Les Destins n’ont jamais de faveurs qui soient pures :
Ta voix noble et touchante est un bienfait des dieux,
Mais aux clartés du jour ils ont fermé tes yeux.
— Enfants, car votre voix est enfantine et tendre,
Vos discours sont prudents, plus qu’on eût dû l’attendre ;
Mais, toujours soupçonneux, l’indigent étranger
Croit qu’on rit de ses maux et qu’on veut l’outrager.
Ne me comparez pas à la troupe immortelle :
Ces rides, ces cheveux, cette nuit éternelle,
Voyez ! est-ce le front d’un habitant des cieux ?
Je ne suis qu’un mortel, un des plus malheureux.
Si vous en savez un, pauvre, errant, misérable,
C’est à celui-là seul que je suis comparable ;
Et pourtant je n’ai point, comme fit Thamyris,
Des chansons à Phœbus voulu ravir le prix ;
Ni, livré comme Œdipe à la noire Euménide,
Je n’ai puni sur moi l’inceste parricide ;
Mais les dieux tout puissants gardaient à mon déclin
Les ténèbres, l’exil, l’indigence et la faim.
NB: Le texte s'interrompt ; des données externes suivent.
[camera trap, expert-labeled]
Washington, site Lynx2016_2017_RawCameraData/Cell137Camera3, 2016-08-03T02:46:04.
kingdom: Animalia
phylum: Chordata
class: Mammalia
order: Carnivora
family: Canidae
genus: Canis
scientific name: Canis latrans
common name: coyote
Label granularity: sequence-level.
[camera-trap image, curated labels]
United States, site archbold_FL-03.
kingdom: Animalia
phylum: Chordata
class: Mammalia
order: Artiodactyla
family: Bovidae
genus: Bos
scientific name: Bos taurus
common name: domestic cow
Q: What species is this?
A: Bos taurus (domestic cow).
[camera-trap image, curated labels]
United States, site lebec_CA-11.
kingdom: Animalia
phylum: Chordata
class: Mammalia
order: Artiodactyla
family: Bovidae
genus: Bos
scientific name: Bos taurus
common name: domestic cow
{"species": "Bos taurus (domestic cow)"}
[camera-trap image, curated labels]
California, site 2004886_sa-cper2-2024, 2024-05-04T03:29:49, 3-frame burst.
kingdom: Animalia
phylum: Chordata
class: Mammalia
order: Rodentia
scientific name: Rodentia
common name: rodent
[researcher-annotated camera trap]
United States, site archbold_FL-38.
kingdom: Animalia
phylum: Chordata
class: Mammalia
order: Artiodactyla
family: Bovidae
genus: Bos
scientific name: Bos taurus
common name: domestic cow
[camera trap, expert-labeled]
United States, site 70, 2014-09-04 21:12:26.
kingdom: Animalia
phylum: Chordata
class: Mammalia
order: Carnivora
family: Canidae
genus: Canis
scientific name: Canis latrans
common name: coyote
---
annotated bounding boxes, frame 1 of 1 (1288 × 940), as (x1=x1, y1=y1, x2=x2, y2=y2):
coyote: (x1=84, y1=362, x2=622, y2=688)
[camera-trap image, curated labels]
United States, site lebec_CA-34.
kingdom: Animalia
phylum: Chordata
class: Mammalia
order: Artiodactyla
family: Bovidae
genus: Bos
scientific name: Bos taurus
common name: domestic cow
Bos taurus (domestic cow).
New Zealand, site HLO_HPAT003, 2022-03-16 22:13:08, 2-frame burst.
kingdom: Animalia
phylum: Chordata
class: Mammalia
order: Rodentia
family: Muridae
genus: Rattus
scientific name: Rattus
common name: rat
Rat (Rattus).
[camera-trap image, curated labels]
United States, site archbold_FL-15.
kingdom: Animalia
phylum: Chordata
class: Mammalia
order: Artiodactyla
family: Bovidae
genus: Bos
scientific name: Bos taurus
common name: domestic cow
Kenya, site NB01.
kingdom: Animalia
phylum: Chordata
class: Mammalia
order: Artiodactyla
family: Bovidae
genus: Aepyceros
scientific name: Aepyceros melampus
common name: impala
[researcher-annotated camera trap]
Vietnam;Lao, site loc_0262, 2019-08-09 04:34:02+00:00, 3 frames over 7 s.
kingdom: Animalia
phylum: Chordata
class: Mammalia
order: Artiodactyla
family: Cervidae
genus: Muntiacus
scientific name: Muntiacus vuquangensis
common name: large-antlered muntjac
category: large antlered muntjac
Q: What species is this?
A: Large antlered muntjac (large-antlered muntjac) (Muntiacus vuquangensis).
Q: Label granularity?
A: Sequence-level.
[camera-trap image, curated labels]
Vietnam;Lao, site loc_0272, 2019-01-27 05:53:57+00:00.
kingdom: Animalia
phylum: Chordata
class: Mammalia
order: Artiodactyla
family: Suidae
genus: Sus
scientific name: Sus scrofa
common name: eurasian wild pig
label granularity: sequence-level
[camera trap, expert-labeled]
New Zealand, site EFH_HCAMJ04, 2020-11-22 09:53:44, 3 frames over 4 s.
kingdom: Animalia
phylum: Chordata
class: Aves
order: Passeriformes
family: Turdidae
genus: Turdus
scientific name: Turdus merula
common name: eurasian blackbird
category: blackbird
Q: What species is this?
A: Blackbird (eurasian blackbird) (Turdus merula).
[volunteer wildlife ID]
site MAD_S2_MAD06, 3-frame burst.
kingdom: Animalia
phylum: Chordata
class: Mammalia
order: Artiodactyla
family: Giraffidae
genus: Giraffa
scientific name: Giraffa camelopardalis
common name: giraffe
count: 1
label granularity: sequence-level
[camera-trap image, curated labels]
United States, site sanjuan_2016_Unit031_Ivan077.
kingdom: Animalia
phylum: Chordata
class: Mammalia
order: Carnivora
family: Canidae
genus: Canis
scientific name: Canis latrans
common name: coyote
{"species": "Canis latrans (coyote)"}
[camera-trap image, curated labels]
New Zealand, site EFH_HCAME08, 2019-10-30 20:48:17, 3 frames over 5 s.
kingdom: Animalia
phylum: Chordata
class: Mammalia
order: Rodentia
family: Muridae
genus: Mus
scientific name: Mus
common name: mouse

— Prends, et puisse bientôt changer ta destinée ! »
Disent-ils. Et tirant ce que pour leur journée
Tient la peau d’une chèvre aux crins noirs et luisants,
Ils versent à l’envi, sur ses genoux pesants,
Le pain de pur froment, les olives huileuses,
Le fromage et l’amande, et les figues mielleuses,
Et du pain à son chien entre ses pieds gisant,
Tout hors d’haleine encore, humide et languissant,
Qui, malgré les rameurs se lançant à la nage,
L’avait loin du vaisseau rejoint sur le rivage.
« Le sort, dit le vieillard, n’est pas toujours de fer.
Je vous salue, enfants venus de Jupiter ;
Heureux sont les parents qui tels vous firent naître !
Mais venez ! que mes mains cherchent à vous connaître !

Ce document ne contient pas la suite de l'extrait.